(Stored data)
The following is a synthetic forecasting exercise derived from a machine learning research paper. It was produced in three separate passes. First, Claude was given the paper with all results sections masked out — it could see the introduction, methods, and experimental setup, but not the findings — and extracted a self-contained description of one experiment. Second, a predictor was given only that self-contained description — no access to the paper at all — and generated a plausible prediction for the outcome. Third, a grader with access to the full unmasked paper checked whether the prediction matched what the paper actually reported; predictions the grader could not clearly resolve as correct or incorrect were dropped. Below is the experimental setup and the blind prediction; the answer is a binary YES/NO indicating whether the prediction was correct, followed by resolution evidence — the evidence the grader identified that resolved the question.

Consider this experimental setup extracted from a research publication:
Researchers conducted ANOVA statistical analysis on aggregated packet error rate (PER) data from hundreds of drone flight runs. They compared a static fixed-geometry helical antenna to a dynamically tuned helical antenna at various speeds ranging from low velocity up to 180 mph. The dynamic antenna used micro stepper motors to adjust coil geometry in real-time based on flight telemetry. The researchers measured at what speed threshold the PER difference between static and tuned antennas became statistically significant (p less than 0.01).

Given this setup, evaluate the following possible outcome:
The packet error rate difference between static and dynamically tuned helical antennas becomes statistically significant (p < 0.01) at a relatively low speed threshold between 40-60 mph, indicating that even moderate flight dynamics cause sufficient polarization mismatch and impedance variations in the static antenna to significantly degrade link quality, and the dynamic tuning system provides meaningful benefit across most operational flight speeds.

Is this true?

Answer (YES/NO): NO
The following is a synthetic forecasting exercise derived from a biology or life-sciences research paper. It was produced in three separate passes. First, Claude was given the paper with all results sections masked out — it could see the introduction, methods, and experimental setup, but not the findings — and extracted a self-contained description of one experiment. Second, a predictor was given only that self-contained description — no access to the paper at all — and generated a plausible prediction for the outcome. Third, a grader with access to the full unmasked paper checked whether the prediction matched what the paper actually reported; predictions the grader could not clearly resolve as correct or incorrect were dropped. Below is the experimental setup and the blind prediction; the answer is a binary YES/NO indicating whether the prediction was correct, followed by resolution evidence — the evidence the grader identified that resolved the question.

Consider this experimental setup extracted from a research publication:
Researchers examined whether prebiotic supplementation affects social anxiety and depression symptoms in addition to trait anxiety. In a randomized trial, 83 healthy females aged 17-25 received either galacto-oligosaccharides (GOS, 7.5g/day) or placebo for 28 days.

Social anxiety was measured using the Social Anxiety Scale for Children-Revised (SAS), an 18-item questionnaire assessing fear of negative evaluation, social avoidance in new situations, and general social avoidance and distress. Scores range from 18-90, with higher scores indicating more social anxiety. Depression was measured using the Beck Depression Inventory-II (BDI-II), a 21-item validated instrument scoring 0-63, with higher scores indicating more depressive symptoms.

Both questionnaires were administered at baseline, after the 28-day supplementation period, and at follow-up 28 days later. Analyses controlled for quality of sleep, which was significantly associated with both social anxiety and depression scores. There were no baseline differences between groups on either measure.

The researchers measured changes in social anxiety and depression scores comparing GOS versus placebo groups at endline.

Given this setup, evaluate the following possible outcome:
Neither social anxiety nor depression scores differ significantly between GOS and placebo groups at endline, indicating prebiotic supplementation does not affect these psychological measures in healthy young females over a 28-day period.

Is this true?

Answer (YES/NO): YES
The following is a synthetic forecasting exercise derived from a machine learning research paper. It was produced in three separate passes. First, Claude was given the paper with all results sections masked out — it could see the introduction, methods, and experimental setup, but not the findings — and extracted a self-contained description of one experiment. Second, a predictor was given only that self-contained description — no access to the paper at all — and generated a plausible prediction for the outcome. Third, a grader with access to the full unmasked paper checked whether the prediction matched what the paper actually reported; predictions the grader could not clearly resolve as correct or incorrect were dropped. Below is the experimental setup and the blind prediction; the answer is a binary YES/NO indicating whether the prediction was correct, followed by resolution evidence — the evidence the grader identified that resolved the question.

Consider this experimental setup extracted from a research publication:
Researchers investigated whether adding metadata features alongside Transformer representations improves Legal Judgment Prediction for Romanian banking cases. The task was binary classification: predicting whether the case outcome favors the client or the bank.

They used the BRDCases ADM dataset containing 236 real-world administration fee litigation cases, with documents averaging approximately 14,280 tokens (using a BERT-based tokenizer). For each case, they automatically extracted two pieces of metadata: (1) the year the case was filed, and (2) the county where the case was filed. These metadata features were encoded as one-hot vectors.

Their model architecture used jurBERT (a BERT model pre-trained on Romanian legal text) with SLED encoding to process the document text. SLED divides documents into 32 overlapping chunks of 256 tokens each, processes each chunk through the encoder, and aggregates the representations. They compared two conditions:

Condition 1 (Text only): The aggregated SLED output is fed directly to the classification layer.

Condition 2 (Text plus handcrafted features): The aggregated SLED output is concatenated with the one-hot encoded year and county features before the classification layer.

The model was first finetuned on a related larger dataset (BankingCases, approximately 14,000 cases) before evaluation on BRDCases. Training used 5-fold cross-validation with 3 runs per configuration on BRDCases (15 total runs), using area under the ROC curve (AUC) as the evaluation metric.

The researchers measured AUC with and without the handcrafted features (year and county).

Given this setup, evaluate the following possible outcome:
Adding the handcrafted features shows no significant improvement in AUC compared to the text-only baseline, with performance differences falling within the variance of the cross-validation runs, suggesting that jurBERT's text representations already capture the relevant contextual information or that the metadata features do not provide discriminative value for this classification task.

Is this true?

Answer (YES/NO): NO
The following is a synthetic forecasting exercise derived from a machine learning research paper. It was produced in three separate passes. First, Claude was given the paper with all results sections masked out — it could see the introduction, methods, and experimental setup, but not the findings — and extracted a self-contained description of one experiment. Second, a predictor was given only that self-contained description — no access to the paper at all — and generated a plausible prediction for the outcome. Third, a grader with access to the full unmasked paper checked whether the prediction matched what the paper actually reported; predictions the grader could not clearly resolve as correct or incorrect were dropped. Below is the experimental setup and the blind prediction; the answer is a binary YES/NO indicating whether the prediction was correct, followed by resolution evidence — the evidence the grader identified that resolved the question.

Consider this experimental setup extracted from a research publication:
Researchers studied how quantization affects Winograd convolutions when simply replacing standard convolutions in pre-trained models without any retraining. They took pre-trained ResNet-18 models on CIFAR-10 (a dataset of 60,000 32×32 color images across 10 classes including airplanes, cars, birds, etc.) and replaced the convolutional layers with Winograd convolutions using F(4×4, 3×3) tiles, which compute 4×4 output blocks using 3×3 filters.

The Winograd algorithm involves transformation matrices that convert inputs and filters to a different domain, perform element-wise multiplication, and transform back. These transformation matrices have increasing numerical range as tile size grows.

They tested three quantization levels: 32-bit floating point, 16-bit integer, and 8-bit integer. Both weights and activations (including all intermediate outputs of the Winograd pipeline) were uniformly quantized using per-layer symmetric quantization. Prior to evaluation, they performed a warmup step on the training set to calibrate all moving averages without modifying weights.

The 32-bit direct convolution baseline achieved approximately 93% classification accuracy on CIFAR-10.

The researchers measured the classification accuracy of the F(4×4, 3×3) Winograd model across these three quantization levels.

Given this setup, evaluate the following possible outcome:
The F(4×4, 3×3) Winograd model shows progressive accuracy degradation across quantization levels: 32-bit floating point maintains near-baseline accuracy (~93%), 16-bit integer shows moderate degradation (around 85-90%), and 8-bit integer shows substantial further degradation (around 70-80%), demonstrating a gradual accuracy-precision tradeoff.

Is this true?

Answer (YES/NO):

Your instructions: Write out the data above once more, exactly as it stands.

Output below:
The following is a synthetic forecasting exercise derived from a machine learning research paper. It was produced in three separate passes. First, Claude was given the paper with all results sections masked out — it could see the introduction, methods, and experimental setup, but not the findings — and extracted a self-contained description of one experiment. Second, a predictor was given only that self-contained description — no access to the paper at all — and generated a plausible prediction for the outcome. Third, a grader with access to the full unmasked paper checked whether the prediction matched what the paper actually reported; predictions the grader could not clearly resolve as correct or incorrect were dropped. Below is the experimental setup and the blind prediction; the answer is a binary YES/NO indicating whether the prediction was correct, followed by resolution evidence — the evidence the grader identified that resolved the question.

Consider this experimental setup extracted from a research publication:
Researchers conducted ANOVA statistical analysis on aggregated packet error rate (PER) data from hundreds of drone flight runs. They compared a static fixed-geometry helical antenna to a dynamically tuned helical antenna at various speeds ranging from low velocity up to 180 mph. The dynamic antenna used micro stepper motors to adjust coil geometry in real-time based on flight telemetry. The researchers measured at what speed threshold the PER difference between static and tuned antennas became statistically significant (p less than 0.01).

Given this setup, evaluate the following possible outcome:
The packet error rate difference between static and dynamically tuned helical antennas becomes statistically significant (p < 0.01) at a relatively low speed threshold between 40-60 mph, indicating that even moderate flight dynamics cause sufficient polarization mismatch and impedance variations in the static antenna to significantly degrade link quality, and the dynamic tuning system provides meaningful benefit across most operational flight speeds.

Is this true?

Answer (YES/NO): NO
The following is a synthetic forecasting exercise derived from a biology or life-sciences research paper. It was produced in three separate passes. First, Claude was given the paper with all results sections masked out — it could see the introduction, methods, and experimental setup, but not the findings — and extracted a self-contained description of one experiment. Second, a predictor was given only that self-contained description — no access to the paper at all — and generated a plausible prediction for the outcome. Third, a grader with access to the full unmasked paper checked whether the prediction matched what the paper actually reported; predictions the grader could not clearly resolve as correct or incorrect were dropped. Below is the experimental setup and the blind prediction; the answer is a binary YES/NO indicating whether the prediction was correct, followed by resolution evidence — the evidence the grader identified that resolved the question.

Consider this experimental setup extracted from a research publication:
Researchers examined whether prebiotic supplementation affects social anxiety and depression symptoms in addition to trait anxiety. In a randomized trial, 83 healthy females aged 17-25 received either galacto-oligosaccharides (GOS, 7.5g/day) or placebo for 28 days.

Social anxiety was measured using the Social Anxiety Scale for Children-Revised (SAS), an 18-item questionnaire assessing fear of negative evaluation, social avoidance in new situations, and general social avoidance and distress. Scores range from 18-90, with higher scores indicating more social anxiety. Depression was measured using the Beck Depression Inventory-II (BDI-II), a 21-item validated instrument scoring 0-63, with higher scores indicating more depressive symptoms.

Both questionnaires were administered at baseline, after the 28-day supplementation period, and at follow-up 28 days later. Analyses controlled for quality of sleep, which was significantly associated with both social anxiety and depression scores. There were no baseline differences between groups on either measure.

The researchers measured changes in social anxiety and depression scores comparing GOS versus placebo groups at endline.

Given this setup, evaluate the following possible outcome:
Neither social anxiety nor depression scores differ significantly between GOS and placebo groups at endline, indicating prebiotic supplementation does not affect these psychological measures in healthy young females over a 28-day period.

Is this true?

Answer (YES/NO): YES
The following is a synthetic forecasting exercise derived from a machine learning research paper. It was produced in three separate passes. First, Claude was given the paper with all results sections masked out — it could see the introduction, methods, and experimental setup, but not the findings — and extracted a self-contained description of one experiment. Second, a predictor was given only that self-contained description — no access to the paper at all — and generated a plausible prediction for the outcome. Third, a grader with access to the full unmasked paper checked whether the prediction matched what the paper actually reported; predictions the grader could not clearly resolve as correct or incorrect were dropped. Below is the experimental setup and the blind prediction; the answer is a binary YES/NO indicating whether the prediction was correct, followed by resolution evidence — the evidence the grader identified that resolved the question.

Consider this experimental setup extracted from a research publication:
Researchers investigated whether adding metadata features alongside Transformer representations improves Legal Judgment Prediction for Romanian banking cases. The task was binary classification: predicting whether the case outcome favors the client or the bank.

They used the BRDCases ADM dataset containing 236 real-world administration fee litigation cases, with documents averaging approximately 14,280 tokens (using a BERT-based tokenizer). For each case, they automatically extracted two pieces of metadata: (1) the year the case was filed, and (2) the county where the case was filed. These metadata features were encoded as one-hot vectors.

Their model architecture used jurBERT (a BERT model pre-trained on Romanian legal text) with SLED encoding to process the document text. SLED divides documents into 32 overlapping chunks of 256 tokens each, processes each chunk through the encoder, and aggregates the representations. They compared two conditions:

Condition 1 (Text only): The aggregated SLED output is fed directly to the classification layer.

Condition 2 (Text plus handcrafted features): The aggregated SLED output is concatenated with the one-hot encoded year and county features before the classification layer.

The model was first finetuned on a related larger dataset (BankingCases, approximately 14,000 cases) before evaluation on BRDCases. Training used 5-fold cross-validation with 3 runs per configuration on BRDCases (15 total runs), using area under the ROC curve (AUC) as the evaluation metric.

The researchers measured AUC with and without the handcrafted features (year and county).

Given this setup, evaluate the following possible outcome:
Adding the handcrafted features shows no significant improvement in AUC compared to the text-only baseline, with performance differences falling within the variance of the cross-validation runs, suggesting that jurBERT's text representations already capture the relevant contextual information or that the metadata features do not provide discriminative value for this classification task.

Is this true?

Answer (YES/NO): NO
The following is a synthetic forecasting exercise derived from a machine learning research paper. It was produced in three separate passes. First, Claude was given the paper with all results sections masked out — it could see the introduction, methods, and experimental setup, but not the findings — and extracted a self-contained description of one experiment. Second, a predictor was given only that self-contained description — no access to the paper at all — and generated a plausible prediction for the outcome. Third, a grader with access to the full unmasked paper checked whether the prediction matched what the paper actually reported; predictions the grader could not clearly resolve as correct or incorrect were dropped. Below is the experimental setup and the blind prediction; the answer is a binary YES/NO indicating whether the prediction was correct, followed by resolution evidence — the evidence the grader identified that resolved the question.

Consider this experimental setup extracted from a research publication:
Researchers studied how quantization affects Winograd convolutions when simply replacing standard convolutions in pre-trained models without any retraining. They took pre-trained ResNet-18 models on CIFAR-10 (a dataset of 60,000 32×32 color images across 10 classes including airplanes, cars, birds, etc.) and replaced the convolutional layers with Winograd convolutions using F(4×4, 3×3) tiles, which compute 4×4 output blocks using 3×3 filters.

The Winograd algorithm involves transformation matrices that convert inputs and filters to a different domain, perform element-wise multiplication, and transform back. These transformation matrices have increasing numerical range as tile size grows.

They tested three quantization levels: 32-bit floating point, 16-bit integer, and 8-bit integer. Both weights and activations (including all intermediate outputs of the Winograd pipeline) were uniformly quantized using per-layer symmetric quantization. Prior to evaluation, they performed a warmup step on the training set to calibrate all moving averages without modifying weights.

The 32-bit direct convolution baseline achieved approximately 93% classification accuracy on CIFAR-10.

The researchers measured the classification accuracy of the F(4×4, 3×3) Winograd model across these three quantization levels.

Given this setup, evaluate the following possible outcome:
The F(4×4, 3×3) Winograd model shows progressive accuracy degradation across quantization levels: 32-bit floating point maintains near-baseline accuracy (~93%), 16-bit integer shows moderate degradation (around 85-90%), and 8-bit integer shows substantial further degradation (around 70-80%), demonstrating a gradual accuracy-precision tradeoff.

Is this true?

Answer (YES/NO):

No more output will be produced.